Ochetorhynchus harterti Berlepsch, 1892.
OTHER COMMON NAMES
French: Upucerthie de Bolivie; German: Braunkappen-Erdhacker; Spanish: Bandurrita Boliviana.
Body length is about 6 in (17 cm). Bill is rather long, somewhat downcurved, and pointed. The tail is long. The sexes are similar. Overall coloration is dull brown on the back, with a lighter belly, white throat, and a tan stripe over the eye.
A local (or endemic) species of the Andean region of southern Bolivia.
Occurs in foothills and lower slopes of Andean valleys within its limited range. Occurs near edges of deciduous woods and in dry shrubby habitats. Often occurs in microhabitats with a high density of terrestrial bromeliads. Occurs within an altitudinal range of 4,700–9,700 ft (1,430–2,960 m).

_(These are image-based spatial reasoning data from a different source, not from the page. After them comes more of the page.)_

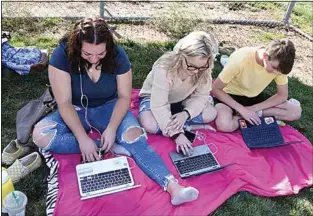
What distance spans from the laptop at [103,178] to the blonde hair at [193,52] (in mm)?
807

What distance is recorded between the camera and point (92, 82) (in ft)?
9.57

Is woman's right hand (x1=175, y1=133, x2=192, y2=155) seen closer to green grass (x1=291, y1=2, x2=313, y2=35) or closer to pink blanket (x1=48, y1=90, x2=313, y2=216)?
pink blanket (x1=48, y1=90, x2=313, y2=216)

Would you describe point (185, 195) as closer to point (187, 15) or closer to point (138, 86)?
point (138, 86)

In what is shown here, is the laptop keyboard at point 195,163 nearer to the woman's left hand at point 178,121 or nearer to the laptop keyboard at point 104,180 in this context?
the woman's left hand at point 178,121

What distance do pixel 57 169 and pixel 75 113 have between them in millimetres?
429

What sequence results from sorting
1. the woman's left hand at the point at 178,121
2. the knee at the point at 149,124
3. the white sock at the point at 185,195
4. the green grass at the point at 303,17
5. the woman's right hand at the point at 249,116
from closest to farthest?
the white sock at the point at 185,195 < the woman's left hand at the point at 178,121 < the knee at the point at 149,124 < the woman's right hand at the point at 249,116 < the green grass at the point at 303,17

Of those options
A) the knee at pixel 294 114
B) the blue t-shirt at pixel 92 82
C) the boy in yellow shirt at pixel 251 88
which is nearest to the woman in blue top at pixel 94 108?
the blue t-shirt at pixel 92 82

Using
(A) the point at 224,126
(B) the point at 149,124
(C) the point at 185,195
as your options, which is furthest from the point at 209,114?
(C) the point at 185,195

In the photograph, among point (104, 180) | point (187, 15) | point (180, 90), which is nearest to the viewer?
point (104, 180)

A non-migratory species. Usually occurs singly or in pairs. Defends a breeding territory. Tends to skulk among cover on the ground or in dense near-ground cover. Often cocks its long tail erect. The song is a series of loud, piercing, steady or descending notes.
FEEDING ECOLOGY AND DIET
Forages in low shrubs and trees and on the ground for insects and other small invertebrates.
The nest has not yet been observed, but a closely related species builds a nest of twigs within a natural tree-hollow or in a clump of rocks, or sometimes in an ‘oven’ abandoned by another species of ovenbird. Both the male and female incubate the eggs and rear the nestlings.
An endemic and rather uncommon species, but not considered at risk.